__Problem details__.
Each of the following records is to be output exactly.

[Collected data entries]
####

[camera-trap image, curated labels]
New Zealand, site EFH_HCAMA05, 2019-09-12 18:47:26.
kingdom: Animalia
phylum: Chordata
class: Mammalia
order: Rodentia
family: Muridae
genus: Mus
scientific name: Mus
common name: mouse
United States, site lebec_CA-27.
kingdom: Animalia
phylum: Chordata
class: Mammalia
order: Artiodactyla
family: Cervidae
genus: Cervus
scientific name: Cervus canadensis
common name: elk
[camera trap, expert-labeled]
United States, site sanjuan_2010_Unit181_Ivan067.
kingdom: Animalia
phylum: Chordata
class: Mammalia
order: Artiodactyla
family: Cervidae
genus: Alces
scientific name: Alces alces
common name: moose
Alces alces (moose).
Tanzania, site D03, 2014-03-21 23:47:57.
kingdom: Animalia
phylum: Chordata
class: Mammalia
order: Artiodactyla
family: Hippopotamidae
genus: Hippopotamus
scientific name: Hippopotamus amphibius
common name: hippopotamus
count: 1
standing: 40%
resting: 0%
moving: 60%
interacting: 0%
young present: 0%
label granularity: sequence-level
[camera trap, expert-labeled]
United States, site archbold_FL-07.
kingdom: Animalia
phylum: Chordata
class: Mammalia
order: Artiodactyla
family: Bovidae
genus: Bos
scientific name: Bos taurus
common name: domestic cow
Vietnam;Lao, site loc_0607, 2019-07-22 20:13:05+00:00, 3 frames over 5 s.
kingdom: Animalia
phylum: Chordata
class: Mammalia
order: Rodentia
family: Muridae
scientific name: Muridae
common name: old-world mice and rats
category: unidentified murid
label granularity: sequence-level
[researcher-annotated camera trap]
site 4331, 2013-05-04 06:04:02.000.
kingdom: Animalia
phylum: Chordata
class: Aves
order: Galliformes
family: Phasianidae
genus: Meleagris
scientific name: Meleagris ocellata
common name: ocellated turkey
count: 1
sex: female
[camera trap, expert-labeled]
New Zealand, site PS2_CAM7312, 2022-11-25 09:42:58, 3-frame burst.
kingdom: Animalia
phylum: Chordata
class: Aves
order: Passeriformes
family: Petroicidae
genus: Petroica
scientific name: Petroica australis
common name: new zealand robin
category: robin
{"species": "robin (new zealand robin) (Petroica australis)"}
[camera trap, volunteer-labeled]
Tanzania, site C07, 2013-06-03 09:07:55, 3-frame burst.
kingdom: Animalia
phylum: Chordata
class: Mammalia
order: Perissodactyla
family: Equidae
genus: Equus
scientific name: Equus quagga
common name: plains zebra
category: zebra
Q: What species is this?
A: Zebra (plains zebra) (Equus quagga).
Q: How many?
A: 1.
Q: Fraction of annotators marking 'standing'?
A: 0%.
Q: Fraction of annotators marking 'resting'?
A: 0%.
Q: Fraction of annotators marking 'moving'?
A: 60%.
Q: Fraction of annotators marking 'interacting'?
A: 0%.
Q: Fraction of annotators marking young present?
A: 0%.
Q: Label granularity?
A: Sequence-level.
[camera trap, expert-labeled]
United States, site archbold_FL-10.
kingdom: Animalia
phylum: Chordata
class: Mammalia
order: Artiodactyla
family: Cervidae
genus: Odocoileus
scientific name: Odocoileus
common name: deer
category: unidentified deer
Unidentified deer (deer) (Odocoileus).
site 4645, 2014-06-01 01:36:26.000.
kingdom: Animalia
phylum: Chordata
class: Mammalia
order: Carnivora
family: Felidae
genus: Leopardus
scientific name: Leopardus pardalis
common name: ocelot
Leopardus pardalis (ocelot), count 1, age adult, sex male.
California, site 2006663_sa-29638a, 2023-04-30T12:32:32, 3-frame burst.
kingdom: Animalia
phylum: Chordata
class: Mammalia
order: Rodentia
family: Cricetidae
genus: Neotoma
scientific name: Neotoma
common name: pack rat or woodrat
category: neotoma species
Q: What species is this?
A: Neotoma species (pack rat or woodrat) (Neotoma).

####

__Response for this exercise__.
[camera-trap image, curated labels]
New Zealand, site EFH_HCAMA05, 2019-09-12 18:47:26.
kingdom: Animalia
phylum: Chordata
class: Mammalia
order: Rodentia
family: Muridae
genus: Mus
scientific name: Mus
common name: mouse
United States, site lebec_CA-27.
kingdom: Animalia
phylum: Chordata
class: Mammalia
order: Artiodactyla
family: Cervidae
genus: Cervus
scientific name: Cervus canadensis
common name: elk
[camera trap, expert-labeled]
United States, site sanjuan_2010_Unit181_Ivan067.
kingdom: Animalia
phylum: Chordata
class: Mammalia
order: Artiodactyla
family: Cervidae
genus: Alces
scientific name: Alces alces
common name: moose
Alces alces (moose).
Tanzania, site D03, 2014-03-21 23:47:57.
kingdom: Animalia
phylum: Chordata
class: Mammalia
order: Artiodactyla
family: Hippopotamidae
genus: Hippopotamus
scientific name: Hippopotamus amphibius
common name: hippopotamus
count: 1
standing: 40%
resting: 0%
moving: 60%
interacting: 0%
young present: 0%
label granularity: sequence-level
[camera trap, expert-labeled]
United States, site archbold_FL-07.
kingdom: Animalia
phylum: Chordata
class: Mammalia
order: Artiodactyla
family: Bovidae
genus: Bos
scientific name: Bos taurus
common name: domestic cow
Vietnam;Lao, site loc_0607, 2019-07-22 20:13:05+00:00, 3 frames over 5 s.
kingdom: Animalia
phylum: Chordata
class: Mammalia
order: Rodentia
family: Muridae
scientific name: Muridae
common name: old-world mice and rats
category: unidentified murid
label granularity: sequence-level
[researcher-annotated camera trap]
site 4331, 2013-05-04 06:04:02.000.
kingdom: Animalia
phylum: Chordata
class: Aves
order: Galliformes
family: Phasianidae
genus: Meleagris
scientific name: Meleagris ocellata
common name: ocellated turkey
count: 1
sex: female
[camera trap, expert-labeled]
New Zealand, site PS2_CAM7312, 2022-11-25 09:42:58, 3-frame burst.
kingdom: Animalia
phylum: Chordata
class: Aves
order: Passeriformes
family: Petroicidae
genus: Petroica
scientific name: Petroica australis
common name: new zealand robin
category: robin
{"species": "robin (new zealand robin) (Petroica australis)"}
[camera trap, volunteer-labeled]
Tanzania, site C07, 2013-06-03 09:07:55, 3-frame burst.
kingdom: Animalia
phylum: Chordata
class: Mammalia
order: Perissodactyla
family: Equidae
genus: Equus
scientific name: Equus quagga
common name: plains zebra
category: zebra
Q: What species is this?
A: Zebra (plains zebra) (Equus quagga).
Q: How many?
A: 1.
Q: Fraction of annotators marking 'standing'?
A: 0%.
Q: Fraction of annotators marking 'resting'?
A: 0%.
Q: Fraction of annotators marking 'moving'?
A: 60%.
Q: Fraction of annotators marking 'interacting'?
A: 0%.
Q: Fraction of annotators marking young present?
A: 0%.
Q: Label granularity?
A: Sequence-level.
[camera trap, expert-labeled]
United States, site archbold_FL-10.
kingdom: Animalia
phylum: Chordata
class: Mammalia
order: Artiodactyla
family: Cervidae
genus: Odocoileus
scientific name: Odocoileus
common name: deer
category: unidentified deer
Unidentified deer (deer) (Odocoileus).
site 4645, 2014-06-01 01:36:26.000.
kingdom: Animalia
phylum: Chordata
class: Mammalia
order: Carnivora
family: Felidae
genus: Leopardus
scientific name: Leopardus pardalis
common name: ocelot
Leopardus pardalis (ocelot), count 1, age adult, sex male.
California, site 2006663_sa-29638a, 2023-04-30T12:32:32, 3-frame burst.
kingdom: Animalia
phylum: Chordata
class: Mammalia
order: Rodentia
family: Cricetidae
genus: Neotoma
scientific name: Neotoma
common name: pack rat or woodrat
category: neotoma species
Q: What species is this?
A: Neotoma species (pack rat or woodrat) (Neotoma).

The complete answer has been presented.